Rapport de culture semaine par semaine de North Thunderfuck Auto : liste du matériel
Cette session reposait sur un environnement indoor compact mais facile à contrôler, ce qui correspond exactement aux besoins des autoflos, puisqu’elles suivent un calendrier fixe.
- Box de culture : Secret Jardin DS120W (120 × 60 × 178 cm)
- Éclairage : MIGRO 200+
- Ventilation : TT Silent-M 100
- Filtre : Primaklima PK 100/125
- Ventilateurs : 2 × Koala Fans oscillants
- Humidificateur : Beurer LB 45
- Terreau : BioBizz Light-Mix
- Pots : Air Pots 11 L
- Origine des graines : Royal Queen Seeds
- Nutrition : RQS Organic Nutrition
La circulation d’air était la colonne vertébrale de l’installation. J’ai gardé un ventilateur oscillant au-dessus de la canopée et un second plus bas pour éviter les zones « mortes » autour des pots, tandis que l’extracteur et le filtre à charbon maintenaient une dépression stable.
La gestion de la distance lampe/plante était tout aussi importante. J’ai ajusté la MIGRO 200+ progressivement au fur et à mesure que la plante grandissait, en visant une forte intensité sans stresser une auto qui n’a pas le temps de récupérer après un coup d’arrêt.
Rapport de culture de North Thunderfuck Auto : phase plantule (semaine 1)
Pour cette première semaine, j’ai semé directement dans le pot final, un Air Pot de 11 L rempli de BioBizz Light-Mix, afin d’éviter le stress d’une transplantation et de ne pas interrompre la croissance au démarrage.
L’éclairage est resté sur un cycle 18/6, avec la MIGRO 200+ réglée à environ 40 % de puissance.

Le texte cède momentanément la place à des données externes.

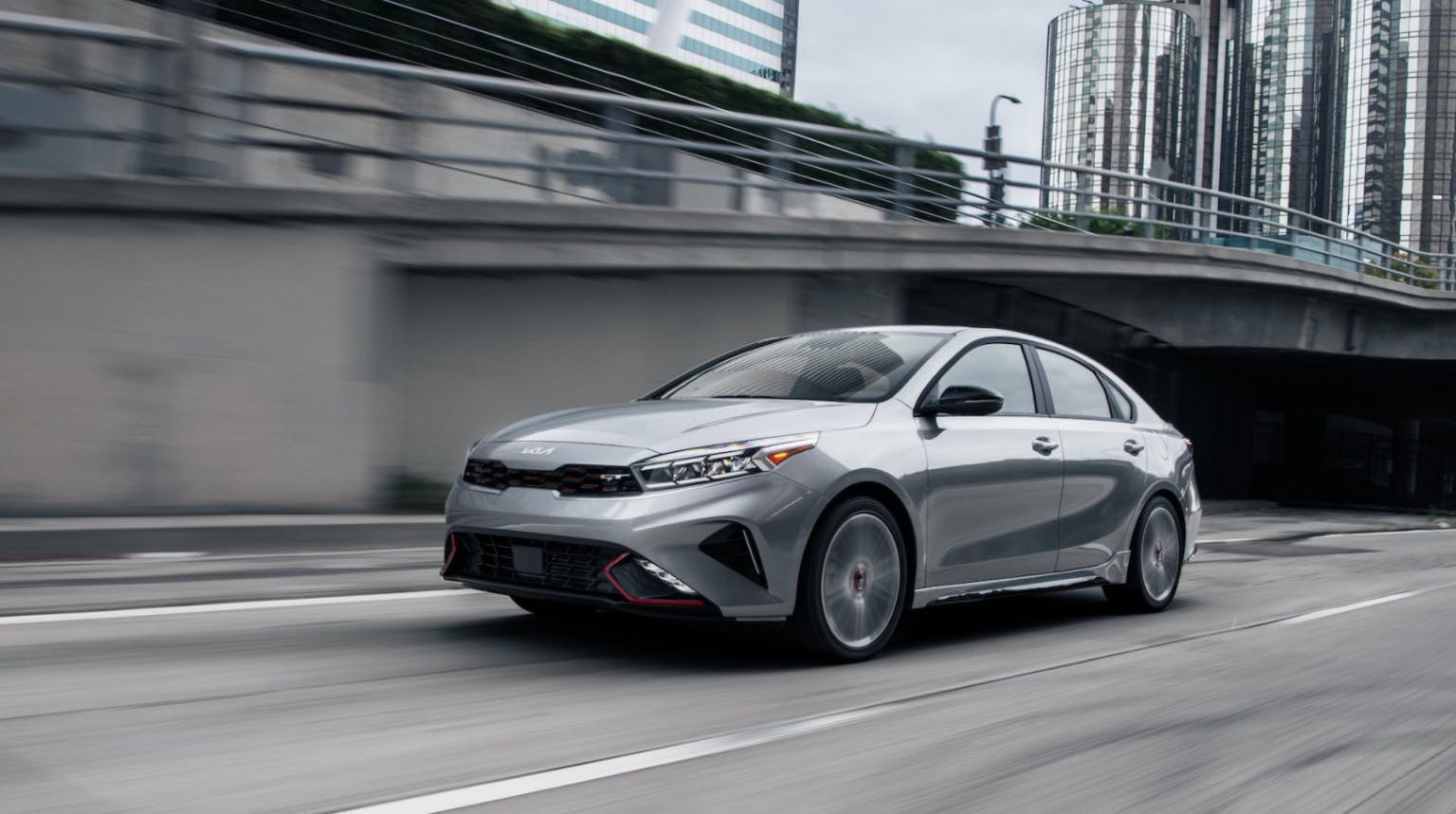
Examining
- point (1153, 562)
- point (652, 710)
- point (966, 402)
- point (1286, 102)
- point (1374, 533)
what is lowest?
point (1374, 533)

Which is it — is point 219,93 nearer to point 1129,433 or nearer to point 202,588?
point 202,588

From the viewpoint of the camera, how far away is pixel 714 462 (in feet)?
18.0

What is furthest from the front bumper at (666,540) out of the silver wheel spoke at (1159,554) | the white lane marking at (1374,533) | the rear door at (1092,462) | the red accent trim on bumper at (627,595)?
the white lane marking at (1374,533)

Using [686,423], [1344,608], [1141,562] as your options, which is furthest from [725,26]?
[686,423]

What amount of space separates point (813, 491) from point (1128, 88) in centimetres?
18903

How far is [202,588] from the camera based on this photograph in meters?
7.32

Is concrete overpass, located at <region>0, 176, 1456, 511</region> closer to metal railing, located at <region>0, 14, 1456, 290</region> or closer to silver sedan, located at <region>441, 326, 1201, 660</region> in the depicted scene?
metal railing, located at <region>0, 14, 1456, 290</region>

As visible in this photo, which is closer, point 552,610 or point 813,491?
point 813,491

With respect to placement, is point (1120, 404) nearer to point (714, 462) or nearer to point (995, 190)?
point (714, 462)

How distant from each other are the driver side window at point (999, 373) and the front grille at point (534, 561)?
200 centimetres

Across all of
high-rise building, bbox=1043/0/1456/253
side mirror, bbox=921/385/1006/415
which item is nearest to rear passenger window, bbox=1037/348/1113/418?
side mirror, bbox=921/385/1006/415

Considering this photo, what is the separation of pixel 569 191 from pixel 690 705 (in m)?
8.15

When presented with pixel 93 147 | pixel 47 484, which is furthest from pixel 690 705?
pixel 93 147

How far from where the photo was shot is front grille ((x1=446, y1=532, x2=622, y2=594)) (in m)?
5.36
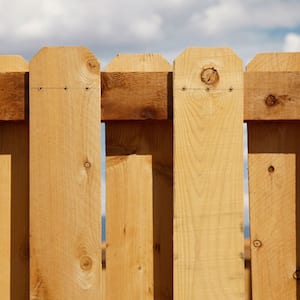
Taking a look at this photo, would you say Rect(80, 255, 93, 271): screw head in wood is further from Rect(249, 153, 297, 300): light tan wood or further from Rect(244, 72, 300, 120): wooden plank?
Rect(244, 72, 300, 120): wooden plank

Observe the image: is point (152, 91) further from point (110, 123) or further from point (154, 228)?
point (154, 228)

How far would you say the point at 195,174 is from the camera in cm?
305

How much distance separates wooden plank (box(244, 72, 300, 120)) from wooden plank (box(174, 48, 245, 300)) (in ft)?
0.18

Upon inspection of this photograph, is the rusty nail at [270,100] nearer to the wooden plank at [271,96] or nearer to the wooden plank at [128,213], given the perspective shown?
the wooden plank at [271,96]

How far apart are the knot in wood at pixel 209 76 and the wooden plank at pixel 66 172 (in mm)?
454

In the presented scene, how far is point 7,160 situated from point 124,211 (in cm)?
58

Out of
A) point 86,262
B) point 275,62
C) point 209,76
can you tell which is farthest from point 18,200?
point 275,62

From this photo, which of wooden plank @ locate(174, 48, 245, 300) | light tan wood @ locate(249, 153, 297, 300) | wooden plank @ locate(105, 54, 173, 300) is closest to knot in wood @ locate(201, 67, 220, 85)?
wooden plank @ locate(174, 48, 245, 300)

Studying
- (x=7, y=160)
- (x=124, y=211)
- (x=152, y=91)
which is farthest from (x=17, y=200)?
(x=152, y=91)

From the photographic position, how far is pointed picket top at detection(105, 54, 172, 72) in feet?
10.5

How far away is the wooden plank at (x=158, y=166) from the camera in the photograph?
3139 mm

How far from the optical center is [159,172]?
10.3ft

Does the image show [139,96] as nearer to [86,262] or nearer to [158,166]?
[158,166]

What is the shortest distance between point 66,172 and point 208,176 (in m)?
0.60
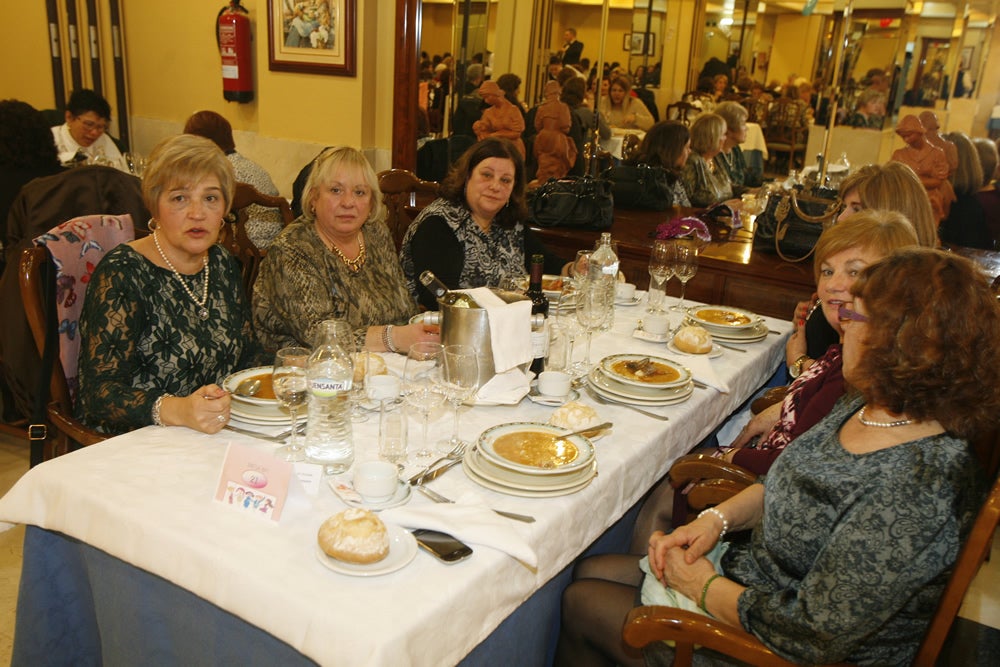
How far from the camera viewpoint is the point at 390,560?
110cm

J’ai positionné le luminaire à environ 35 cm au-dessus de la plantule et j’ai surveillé tout signe d’étirement ou de stress lumineux, en ajustant par petites touches plutôt que de faire de gros changements.
La tente tournait plutôt chaud, autour de 28–30 °C, avec une humidité proche de 60 %. Cela a aidé à garder un bon rythme lors de la sortie de terre et de l’apparition des premières vraies feuilles. Au milieu de la semaine, j’ai noté une hauteur d’environ 3–5 cm, avec une posture compacte et bien droite, signe que l’intensité et la distance de la lampe étaient bien calibrées.
L’arrosage est resté volontairement léger : de petites quantités en cercle serré autour de la tige, puis une pause pour laisser la couche supérieure respirer. Le développement des feuilles était net et bien symétrique, et la tige s’est visiblement épaissie en fin de semaine. C’était un excellent départ, autant en vigueur qu’en structure générale.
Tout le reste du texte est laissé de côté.